• [Passage to read]
Choosing the right boat dehumidifier can be a minefield, as Rubicon 3’s Bruce Jacobs found when identifying which best suit yachts at sea
In the colder months, thoughts invariably turn to damp: one of the constant enemies yacht all owners face. It seeps in everywhere, can find every bit of clothing and equipment and will leave an otherwise perfectly sound vessel a soggy mess inside.
Damp arrives in various guises. The humidity of sea air is often high anyway while the cold sea environment will cool the hull of a yacht. What happens next is exactly the same as happens on car or bedroom windows – when the warm, moist air inside is cooled, it can no longer hold as much moisture and the water is released onto the cooled surface, causing unpleasant condensation to form… followed by damaging mould.
Superyachts have a permanent crew armed with chamois leathers to mop up every day, but for the rest of us there are three ways to prevent this damp and mould. Good insulation is key, but here you’re at the mercy of the yacht builder and the care and attention they paid to the vessel when it was being built.

• [Data]
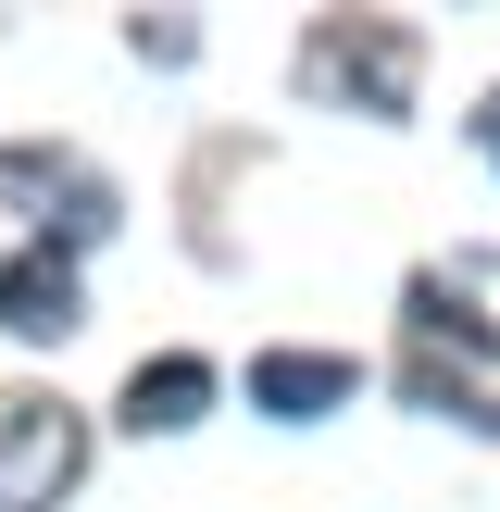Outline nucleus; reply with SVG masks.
<instances>
[{
  "label": "nucleus",
  "mask_w": 500,
  "mask_h": 512,
  "mask_svg": "<svg viewBox=\"0 0 500 512\" xmlns=\"http://www.w3.org/2000/svg\"><path fill=\"white\" fill-rule=\"evenodd\" d=\"M75 475H88V425L63 400H38V388L0 400V512H50Z\"/></svg>",
  "instance_id": "1"
},
{
  "label": "nucleus",
  "mask_w": 500,
  "mask_h": 512,
  "mask_svg": "<svg viewBox=\"0 0 500 512\" xmlns=\"http://www.w3.org/2000/svg\"><path fill=\"white\" fill-rule=\"evenodd\" d=\"M0 188L38 213V250H88L100 225H113V188H100L75 150H38V138H13L0 150Z\"/></svg>",
  "instance_id": "2"
},
{
  "label": "nucleus",
  "mask_w": 500,
  "mask_h": 512,
  "mask_svg": "<svg viewBox=\"0 0 500 512\" xmlns=\"http://www.w3.org/2000/svg\"><path fill=\"white\" fill-rule=\"evenodd\" d=\"M300 63H313V88H350L363 113H400L413 100V38L400 25H325Z\"/></svg>",
  "instance_id": "3"
},
{
  "label": "nucleus",
  "mask_w": 500,
  "mask_h": 512,
  "mask_svg": "<svg viewBox=\"0 0 500 512\" xmlns=\"http://www.w3.org/2000/svg\"><path fill=\"white\" fill-rule=\"evenodd\" d=\"M0 325H13V338H75V325H88L75 250H13V263H0Z\"/></svg>",
  "instance_id": "4"
},
{
  "label": "nucleus",
  "mask_w": 500,
  "mask_h": 512,
  "mask_svg": "<svg viewBox=\"0 0 500 512\" xmlns=\"http://www.w3.org/2000/svg\"><path fill=\"white\" fill-rule=\"evenodd\" d=\"M350 388H363V375H350L338 350H263V363H250V400H263V413H288V425L338 413Z\"/></svg>",
  "instance_id": "5"
},
{
  "label": "nucleus",
  "mask_w": 500,
  "mask_h": 512,
  "mask_svg": "<svg viewBox=\"0 0 500 512\" xmlns=\"http://www.w3.org/2000/svg\"><path fill=\"white\" fill-rule=\"evenodd\" d=\"M200 400H213V363L200 350H163V363L125 375V425L138 438H175V425H200Z\"/></svg>",
  "instance_id": "6"
},
{
  "label": "nucleus",
  "mask_w": 500,
  "mask_h": 512,
  "mask_svg": "<svg viewBox=\"0 0 500 512\" xmlns=\"http://www.w3.org/2000/svg\"><path fill=\"white\" fill-rule=\"evenodd\" d=\"M475 150H488V163H500V88L475 100Z\"/></svg>",
  "instance_id": "7"
}]
</instances>
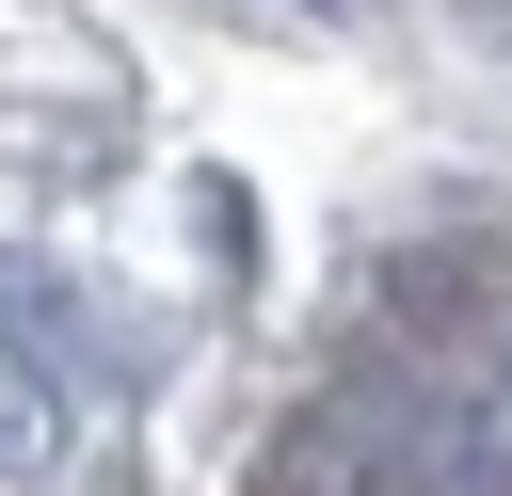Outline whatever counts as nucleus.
<instances>
[{
    "label": "nucleus",
    "instance_id": "nucleus-4",
    "mask_svg": "<svg viewBox=\"0 0 512 496\" xmlns=\"http://www.w3.org/2000/svg\"><path fill=\"white\" fill-rule=\"evenodd\" d=\"M192 224H208V256H224V272L256 256V208H240V176H208V192H192Z\"/></svg>",
    "mask_w": 512,
    "mask_h": 496
},
{
    "label": "nucleus",
    "instance_id": "nucleus-2",
    "mask_svg": "<svg viewBox=\"0 0 512 496\" xmlns=\"http://www.w3.org/2000/svg\"><path fill=\"white\" fill-rule=\"evenodd\" d=\"M0 336H16V368H80V288L48 256H0Z\"/></svg>",
    "mask_w": 512,
    "mask_h": 496
},
{
    "label": "nucleus",
    "instance_id": "nucleus-1",
    "mask_svg": "<svg viewBox=\"0 0 512 496\" xmlns=\"http://www.w3.org/2000/svg\"><path fill=\"white\" fill-rule=\"evenodd\" d=\"M448 464H464V400H448V368H416V352H352V368L288 416L272 496H448Z\"/></svg>",
    "mask_w": 512,
    "mask_h": 496
},
{
    "label": "nucleus",
    "instance_id": "nucleus-3",
    "mask_svg": "<svg viewBox=\"0 0 512 496\" xmlns=\"http://www.w3.org/2000/svg\"><path fill=\"white\" fill-rule=\"evenodd\" d=\"M0 480H64V432H48V384L0 368Z\"/></svg>",
    "mask_w": 512,
    "mask_h": 496
},
{
    "label": "nucleus",
    "instance_id": "nucleus-6",
    "mask_svg": "<svg viewBox=\"0 0 512 496\" xmlns=\"http://www.w3.org/2000/svg\"><path fill=\"white\" fill-rule=\"evenodd\" d=\"M304 16H384V0H304Z\"/></svg>",
    "mask_w": 512,
    "mask_h": 496
},
{
    "label": "nucleus",
    "instance_id": "nucleus-5",
    "mask_svg": "<svg viewBox=\"0 0 512 496\" xmlns=\"http://www.w3.org/2000/svg\"><path fill=\"white\" fill-rule=\"evenodd\" d=\"M448 16H464V32H496V48H512V0H448Z\"/></svg>",
    "mask_w": 512,
    "mask_h": 496
}]
</instances>
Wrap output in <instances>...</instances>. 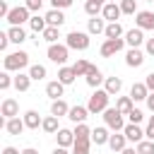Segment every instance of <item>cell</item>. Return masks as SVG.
<instances>
[{"mask_svg": "<svg viewBox=\"0 0 154 154\" xmlns=\"http://www.w3.org/2000/svg\"><path fill=\"white\" fill-rule=\"evenodd\" d=\"M87 29H89V34H103V31H106V24H103V19L91 17L89 24H87Z\"/></svg>", "mask_w": 154, "mask_h": 154, "instance_id": "cell-35", "label": "cell"}, {"mask_svg": "<svg viewBox=\"0 0 154 154\" xmlns=\"http://www.w3.org/2000/svg\"><path fill=\"white\" fill-rule=\"evenodd\" d=\"M128 118H130V123H137V125H140V123H142V118H144V113H142L140 108H132V111L128 113Z\"/></svg>", "mask_w": 154, "mask_h": 154, "instance_id": "cell-42", "label": "cell"}, {"mask_svg": "<svg viewBox=\"0 0 154 154\" xmlns=\"http://www.w3.org/2000/svg\"><path fill=\"white\" fill-rule=\"evenodd\" d=\"M29 75H31V79L38 82V79L46 77V67H43V65H31V67H29Z\"/></svg>", "mask_w": 154, "mask_h": 154, "instance_id": "cell-39", "label": "cell"}, {"mask_svg": "<svg viewBox=\"0 0 154 154\" xmlns=\"http://www.w3.org/2000/svg\"><path fill=\"white\" fill-rule=\"evenodd\" d=\"M147 38H144V29H130V31H125V43L130 46V48H140L142 43H144Z\"/></svg>", "mask_w": 154, "mask_h": 154, "instance_id": "cell-8", "label": "cell"}, {"mask_svg": "<svg viewBox=\"0 0 154 154\" xmlns=\"http://www.w3.org/2000/svg\"><path fill=\"white\" fill-rule=\"evenodd\" d=\"M24 5H26L31 12H38V10H41V5H43V0H24Z\"/></svg>", "mask_w": 154, "mask_h": 154, "instance_id": "cell-43", "label": "cell"}, {"mask_svg": "<svg viewBox=\"0 0 154 154\" xmlns=\"http://www.w3.org/2000/svg\"><path fill=\"white\" fill-rule=\"evenodd\" d=\"M89 147H91V137H87V140H75L72 154H89Z\"/></svg>", "mask_w": 154, "mask_h": 154, "instance_id": "cell-34", "label": "cell"}, {"mask_svg": "<svg viewBox=\"0 0 154 154\" xmlns=\"http://www.w3.org/2000/svg\"><path fill=\"white\" fill-rule=\"evenodd\" d=\"M46 22H48V26H63L65 24V14H63V10H48L46 12Z\"/></svg>", "mask_w": 154, "mask_h": 154, "instance_id": "cell-17", "label": "cell"}, {"mask_svg": "<svg viewBox=\"0 0 154 154\" xmlns=\"http://www.w3.org/2000/svg\"><path fill=\"white\" fill-rule=\"evenodd\" d=\"M103 5H106V0H87L84 2V12L89 17H96L99 12H103Z\"/></svg>", "mask_w": 154, "mask_h": 154, "instance_id": "cell-22", "label": "cell"}, {"mask_svg": "<svg viewBox=\"0 0 154 154\" xmlns=\"http://www.w3.org/2000/svg\"><path fill=\"white\" fill-rule=\"evenodd\" d=\"M55 140H58V147H72V144H75V130L60 128V130L55 132Z\"/></svg>", "mask_w": 154, "mask_h": 154, "instance_id": "cell-13", "label": "cell"}, {"mask_svg": "<svg viewBox=\"0 0 154 154\" xmlns=\"http://www.w3.org/2000/svg\"><path fill=\"white\" fill-rule=\"evenodd\" d=\"M46 53H48V60H53V63H58V65H65L70 48H67V46H63V43H51Z\"/></svg>", "mask_w": 154, "mask_h": 154, "instance_id": "cell-6", "label": "cell"}, {"mask_svg": "<svg viewBox=\"0 0 154 154\" xmlns=\"http://www.w3.org/2000/svg\"><path fill=\"white\" fill-rule=\"evenodd\" d=\"M24 123L29 130H38V125H43V118L36 113V111H26L24 113Z\"/></svg>", "mask_w": 154, "mask_h": 154, "instance_id": "cell-21", "label": "cell"}, {"mask_svg": "<svg viewBox=\"0 0 154 154\" xmlns=\"http://www.w3.org/2000/svg\"><path fill=\"white\" fill-rule=\"evenodd\" d=\"M111 2H118V0H111Z\"/></svg>", "mask_w": 154, "mask_h": 154, "instance_id": "cell-56", "label": "cell"}, {"mask_svg": "<svg viewBox=\"0 0 154 154\" xmlns=\"http://www.w3.org/2000/svg\"><path fill=\"white\" fill-rule=\"evenodd\" d=\"M0 113H2L5 118H17V113H19V103H17L14 99H5L2 106H0Z\"/></svg>", "mask_w": 154, "mask_h": 154, "instance_id": "cell-15", "label": "cell"}, {"mask_svg": "<svg viewBox=\"0 0 154 154\" xmlns=\"http://www.w3.org/2000/svg\"><path fill=\"white\" fill-rule=\"evenodd\" d=\"M103 120H106V128H111V130H116V132L125 128L123 113H120L118 108H106V111H103Z\"/></svg>", "mask_w": 154, "mask_h": 154, "instance_id": "cell-5", "label": "cell"}, {"mask_svg": "<svg viewBox=\"0 0 154 154\" xmlns=\"http://www.w3.org/2000/svg\"><path fill=\"white\" fill-rule=\"evenodd\" d=\"M111 135H108V128H94L91 130V142L99 147V144H108Z\"/></svg>", "mask_w": 154, "mask_h": 154, "instance_id": "cell-20", "label": "cell"}, {"mask_svg": "<svg viewBox=\"0 0 154 154\" xmlns=\"http://www.w3.org/2000/svg\"><path fill=\"white\" fill-rule=\"evenodd\" d=\"M147 2H154V0H147Z\"/></svg>", "mask_w": 154, "mask_h": 154, "instance_id": "cell-55", "label": "cell"}, {"mask_svg": "<svg viewBox=\"0 0 154 154\" xmlns=\"http://www.w3.org/2000/svg\"><path fill=\"white\" fill-rule=\"evenodd\" d=\"M22 154H38L34 147H26V149H22Z\"/></svg>", "mask_w": 154, "mask_h": 154, "instance_id": "cell-54", "label": "cell"}, {"mask_svg": "<svg viewBox=\"0 0 154 154\" xmlns=\"http://www.w3.org/2000/svg\"><path fill=\"white\" fill-rule=\"evenodd\" d=\"M87 116H89V108H87V106H72L70 113H67V118H70L72 123H84Z\"/></svg>", "mask_w": 154, "mask_h": 154, "instance_id": "cell-18", "label": "cell"}, {"mask_svg": "<svg viewBox=\"0 0 154 154\" xmlns=\"http://www.w3.org/2000/svg\"><path fill=\"white\" fill-rule=\"evenodd\" d=\"M51 113L58 116V118H60V116H67V113H70V106H67L63 99H55V101L51 103Z\"/></svg>", "mask_w": 154, "mask_h": 154, "instance_id": "cell-28", "label": "cell"}, {"mask_svg": "<svg viewBox=\"0 0 154 154\" xmlns=\"http://www.w3.org/2000/svg\"><path fill=\"white\" fill-rule=\"evenodd\" d=\"M132 103H135V101H132V96H118V101H116V108H118L123 116H128V113L135 108Z\"/></svg>", "mask_w": 154, "mask_h": 154, "instance_id": "cell-26", "label": "cell"}, {"mask_svg": "<svg viewBox=\"0 0 154 154\" xmlns=\"http://www.w3.org/2000/svg\"><path fill=\"white\" fill-rule=\"evenodd\" d=\"M2 65H5V70L7 72H12V70H22V67H26L29 65V53L26 51H14V53H7L5 58H2Z\"/></svg>", "mask_w": 154, "mask_h": 154, "instance_id": "cell-1", "label": "cell"}, {"mask_svg": "<svg viewBox=\"0 0 154 154\" xmlns=\"http://www.w3.org/2000/svg\"><path fill=\"white\" fill-rule=\"evenodd\" d=\"M123 46H125V38H106V41L101 43L99 53H101L103 58H111V55H116L118 51H123Z\"/></svg>", "mask_w": 154, "mask_h": 154, "instance_id": "cell-7", "label": "cell"}, {"mask_svg": "<svg viewBox=\"0 0 154 154\" xmlns=\"http://www.w3.org/2000/svg\"><path fill=\"white\" fill-rule=\"evenodd\" d=\"M130 96H132V101H147V96H149V87H147L144 82H135L132 89H130Z\"/></svg>", "mask_w": 154, "mask_h": 154, "instance_id": "cell-14", "label": "cell"}, {"mask_svg": "<svg viewBox=\"0 0 154 154\" xmlns=\"http://www.w3.org/2000/svg\"><path fill=\"white\" fill-rule=\"evenodd\" d=\"M120 154H137V147H125Z\"/></svg>", "mask_w": 154, "mask_h": 154, "instance_id": "cell-52", "label": "cell"}, {"mask_svg": "<svg viewBox=\"0 0 154 154\" xmlns=\"http://www.w3.org/2000/svg\"><path fill=\"white\" fill-rule=\"evenodd\" d=\"M144 135H147V140H154V116L149 118V123H147V130H144Z\"/></svg>", "mask_w": 154, "mask_h": 154, "instance_id": "cell-45", "label": "cell"}, {"mask_svg": "<svg viewBox=\"0 0 154 154\" xmlns=\"http://www.w3.org/2000/svg\"><path fill=\"white\" fill-rule=\"evenodd\" d=\"M12 84H14V79H12V77H10V72L5 70V72L0 75V89H2V91H7Z\"/></svg>", "mask_w": 154, "mask_h": 154, "instance_id": "cell-41", "label": "cell"}, {"mask_svg": "<svg viewBox=\"0 0 154 154\" xmlns=\"http://www.w3.org/2000/svg\"><path fill=\"white\" fill-rule=\"evenodd\" d=\"M147 108L154 113V91H149V96H147Z\"/></svg>", "mask_w": 154, "mask_h": 154, "instance_id": "cell-50", "label": "cell"}, {"mask_svg": "<svg viewBox=\"0 0 154 154\" xmlns=\"http://www.w3.org/2000/svg\"><path fill=\"white\" fill-rule=\"evenodd\" d=\"M144 51H147L149 55H154V38H147V43H144Z\"/></svg>", "mask_w": 154, "mask_h": 154, "instance_id": "cell-48", "label": "cell"}, {"mask_svg": "<svg viewBox=\"0 0 154 154\" xmlns=\"http://www.w3.org/2000/svg\"><path fill=\"white\" fill-rule=\"evenodd\" d=\"M41 128H43V132L55 135V132L60 130V128H58V116H53V113H51L48 118H43V125H41Z\"/></svg>", "mask_w": 154, "mask_h": 154, "instance_id": "cell-29", "label": "cell"}, {"mask_svg": "<svg viewBox=\"0 0 154 154\" xmlns=\"http://www.w3.org/2000/svg\"><path fill=\"white\" fill-rule=\"evenodd\" d=\"M101 14H103V19H108V22H118V19H120V14H123V10H120V5H118V2H106Z\"/></svg>", "mask_w": 154, "mask_h": 154, "instance_id": "cell-11", "label": "cell"}, {"mask_svg": "<svg viewBox=\"0 0 154 154\" xmlns=\"http://www.w3.org/2000/svg\"><path fill=\"white\" fill-rule=\"evenodd\" d=\"M137 154H154V140H142V142H137Z\"/></svg>", "mask_w": 154, "mask_h": 154, "instance_id": "cell-38", "label": "cell"}, {"mask_svg": "<svg viewBox=\"0 0 154 154\" xmlns=\"http://www.w3.org/2000/svg\"><path fill=\"white\" fill-rule=\"evenodd\" d=\"M10 14V7H7V0H0V17H7Z\"/></svg>", "mask_w": 154, "mask_h": 154, "instance_id": "cell-47", "label": "cell"}, {"mask_svg": "<svg viewBox=\"0 0 154 154\" xmlns=\"http://www.w3.org/2000/svg\"><path fill=\"white\" fill-rule=\"evenodd\" d=\"M7 34H10V41H12V43H22V41H26V31H24L22 26H10Z\"/></svg>", "mask_w": 154, "mask_h": 154, "instance_id": "cell-32", "label": "cell"}, {"mask_svg": "<svg viewBox=\"0 0 154 154\" xmlns=\"http://www.w3.org/2000/svg\"><path fill=\"white\" fill-rule=\"evenodd\" d=\"M51 5H53L55 10H65V7L72 5V0H51Z\"/></svg>", "mask_w": 154, "mask_h": 154, "instance_id": "cell-44", "label": "cell"}, {"mask_svg": "<svg viewBox=\"0 0 154 154\" xmlns=\"http://www.w3.org/2000/svg\"><path fill=\"white\" fill-rule=\"evenodd\" d=\"M2 154H22V152H19V149H14V147H5V149H2Z\"/></svg>", "mask_w": 154, "mask_h": 154, "instance_id": "cell-51", "label": "cell"}, {"mask_svg": "<svg viewBox=\"0 0 154 154\" xmlns=\"http://www.w3.org/2000/svg\"><path fill=\"white\" fill-rule=\"evenodd\" d=\"M65 46L75 48V51H87L89 48V34H84V31H70L65 36Z\"/></svg>", "mask_w": 154, "mask_h": 154, "instance_id": "cell-3", "label": "cell"}, {"mask_svg": "<svg viewBox=\"0 0 154 154\" xmlns=\"http://www.w3.org/2000/svg\"><path fill=\"white\" fill-rule=\"evenodd\" d=\"M24 128H26L24 118H22V120H19V118H7V120H5V130H7L10 135H22Z\"/></svg>", "mask_w": 154, "mask_h": 154, "instance_id": "cell-16", "label": "cell"}, {"mask_svg": "<svg viewBox=\"0 0 154 154\" xmlns=\"http://www.w3.org/2000/svg\"><path fill=\"white\" fill-rule=\"evenodd\" d=\"M125 142H128L125 132H123V130H118L116 135H111V140H108V147H111L113 152H123V149H125Z\"/></svg>", "mask_w": 154, "mask_h": 154, "instance_id": "cell-19", "label": "cell"}, {"mask_svg": "<svg viewBox=\"0 0 154 154\" xmlns=\"http://www.w3.org/2000/svg\"><path fill=\"white\" fill-rule=\"evenodd\" d=\"M75 77H77L75 67H60V70H58V79H60L63 84H72Z\"/></svg>", "mask_w": 154, "mask_h": 154, "instance_id": "cell-27", "label": "cell"}, {"mask_svg": "<svg viewBox=\"0 0 154 154\" xmlns=\"http://www.w3.org/2000/svg\"><path fill=\"white\" fill-rule=\"evenodd\" d=\"M103 89H106V91H108V94L113 96V94H118V91L123 89V79H120V77H108V79H106V87H103Z\"/></svg>", "mask_w": 154, "mask_h": 154, "instance_id": "cell-33", "label": "cell"}, {"mask_svg": "<svg viewBox=\"0 0 154 154\" xmlns=\"http://www.w3.org/2000/svg\"><path fill=\"white\" fill-rule=\"evenodd\" d=\"M144 63V53L140 51V48H130L128 53H125V65L128 67H140Z\"/></svg>", "mask_w": 154, "mask_h": 154, "instance_id": "cell-12", "label": "cell"}, {"mask_svg": "<svg viewBox=\"0 0 154 154\" xmlns=\"http://www.w3.org/2000/svg\"><path fill=\"white\" fill-rule=\"evenodd\" d=\"M144 84L149 87V91H154V72H152V75H147V79H144Z\"/></svg>", "mask_w": 154, "mask_h": 154, "instance_id": "cell-49", "label": "cell"}, {"mask_svg": "<svg viewBox=\"0 0 154 154\" xmlns=\"http://www.w3.org/2000/svg\"><path fill=\"white\" fill-rule=\"evenodd\" d=\"M120 10H123V14H135L137 0H120Z\"/></svg>", "mask_w": 154, "mask_h": 154, "instance_id": "cell-40", "label": "cell"}, {"mask_svg": "<svg viewBox=\"0 0 154 154\" xmlns=\"http://www.w3.org/2000/svg\"><path fill=\"white\" fill-rule=\"evenodd\" d=\"M75 72H77V77H87V72H89V67H91V63L89 60H77L75 65Z\"/></svg>", "mask_w": 154, "mask_h": 154, "instance_id": "cell-37", "label": "cell"}, {"mask_svg": "<svg viewBox=\"0 0 154 154\" xmlns=\"http://www.w3.org/2000/svg\"><path fill=\"white\" fill-rule=\"evenodd\" d=\"M103 34H106V38H120V36H123V26H120L118 22H108Z\"/></svg>", "mask_w": 154, "mask_h": 154, "instance_id": "cell-31", "label": "cell"}, {"mask_svg": "<svg viewBox=\"0 0 154 154\" xmlns=\"http://www.w3.org/2000/svg\"><path fill=\"white\" fill-rule=\"evenodd\" d=\"M135 24H137L140 29H149V31H154V12H149V10H140V12L135 14Z\"/></svg>", "mask_w": 154, "mask_h": 154, "instance_id": "cell-9", "label": "cell"}, {"mask_svg": "<svg viewBox=\"0 0 154 154\" xmlns=\"http://www.w3.org/2000/svg\"><path fill=\"white\" fill-rule=\"evenodd\" d=\"M7 43H10V34L5 31V34H0V51H5V48H7Z\"/></svg>", "mask_w": 154, "mask_h": 154, "instance_id": "cell-46", "label": "cell"}, {"mask_svg": "<svg viewBox=\"0 0 154 154\" xmlns=\"http://www.w3.org/2000/svg\"><path fill=\"white\" fill-rule=\"evenodd\" d=\"M60 26H46V31L41 34L43 36V41H48V43H55L58 38H60V31H58Z\"/></svg>", "mask_w": 154, "mask_h": 154, "instance_id": "cell-36", "label": "cell"}, {"mask_svg": "<svg viewBox=\"0 0 154 154\" xmlns=\"http://www.w3.org/2000/svg\"><path fill=\"white\" fill-rule=\"evenodd\" d=\"M53 154H67V147H55Z\"/></svg>", "mask_w": 154, "mask_h": 154, "instance_id": "cell-53", "label": "cell"}, {"mask_svg": "<svg viewBox=\"0 0 154 154\" xmlns=\"http://www.w3.org/2000/svg\"><path fill=\"white\" fill-rule=\"evenodd\" d=\"M123 132H125V137L130 140V142H142L147 135H144V130L137 125V123H128L125 128H123Z\"/></svg>", "mask_w": 154, "mask_h": 154, "instance_id": "cell-10", "label": "cell"}, {"mask_svg": "<svg viewBox=\"0 0 154 154\" xmlns=\"http://www.w3.org/2000/svg\"><path fill=\"white\" fill-rule=\"evenodd\" d=\"M29 12H31V10H29L26 5H19V7H12V10H10V14H7L5 19H7L12 26H22L24 22H29V19H31V17H29Z\"/></svg>", "mask_w": 154, "mask_h": 154, "instance_id": "cell-4", "label": "cell"}, {"mask_svg": "<svg viewBox=\"0 0 154 154\" xmlns=\"http://www.w3.org/2000/svg\"><path fill=\"white\" fill-rule=\"evenodd\" d=\"M29 87H31V75L19 72V75L14 77V89H17V91H29Z\"/></svg>", "mask_w": 154, "mask_h": 154, "instance_id": "cell-25", "label": "cell"}, {"mask_svg": "<svg viewBox=\"0 0 154 154\" xmlns=\"http://www.w3.org/2000/svg\"><path fill=\"white\" fill-rule=\"evenodd\" d=\"M101 82H103L101 70H99L96 65H91V67H89V72H87V84H89V87H99Z\"/></svg>", "mask_w": 154, "mask_h": 154, "instance_id": "cell-24", "label": "cell"}, {"mask_svg": "<svg viewBox=\"0 0 154 154\" xmlns=\"http://www.w3.org/2000/svg\"><path fill=\"white\" fill-rule=\"evenodd\" d=\"M63 89H65V84H63L60 79H58V82H48V84H46V94H48L53 101L63 96Z\"/></svg>", "mask_w": 154, "mask_h": 154, "instance_id": "cell-23", "label": "cell"}, {"mask_svg": "<svg viewBox=\"0 0 154 154\" xmlns=\"http://www.w3.org/2000/svg\"><path fill=\"white\" fill-rule=\"evenodd\" d=\"M108 99H111V94L106 91V89H96L91 96H89V103H87V108H89V113H103L106 108H108Z\"/></svg>", "mask_w": 154, "mask_h": 154, "instance_id": "cell-2", "label": "cell"}, {"mask_svg": "<svg viewBox=\"0 0 154 154\" xmlns=\"http://www.w3.org/2000/svg\"><path fill=\"white\" fill-rule=\"evenodd\" d=\"M29 26H31L36 34H43V31H46V26H48V22H46V17H38V14H34V17L29 19Z\"/></svg>", "mask_w": 154, "mask_h": 154, "instance_id": "cell-30", "label": "cell"}]
</instances>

• [Task prompt]
Answer these from the passage on damp aboard yachts:
1. What cools the hull of a yacht?
2. What do superyacht crews carry to mop up every day?
3. With good insulation, whose care and attention are owners at the mercy of?

• [Task result]
1. The cold sea environment.
2. Chamois leathers.
3. The yacht builder's, from when the vessel was being built.